EXERCISE GOAL. Nothing but the lines from the one with "Ford Grand C-MAX" down to the one with "Canon EOS5D ボディ" should be returned, exactly and with both ends included, from the material below.

DATA IN THIS EXERCISE.
Start of Block
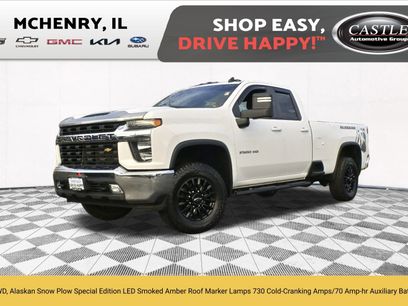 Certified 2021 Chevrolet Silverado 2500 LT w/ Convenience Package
End of Block
Start of Block
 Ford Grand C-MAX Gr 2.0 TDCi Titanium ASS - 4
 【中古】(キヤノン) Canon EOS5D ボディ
End of Block
THE COMPLETED TASK.
 Ford Grand C-MAX Gr 2.0 TDCi Titanium ASS - 4
 【中古】(キヤノン) Canon EOS5D ボディ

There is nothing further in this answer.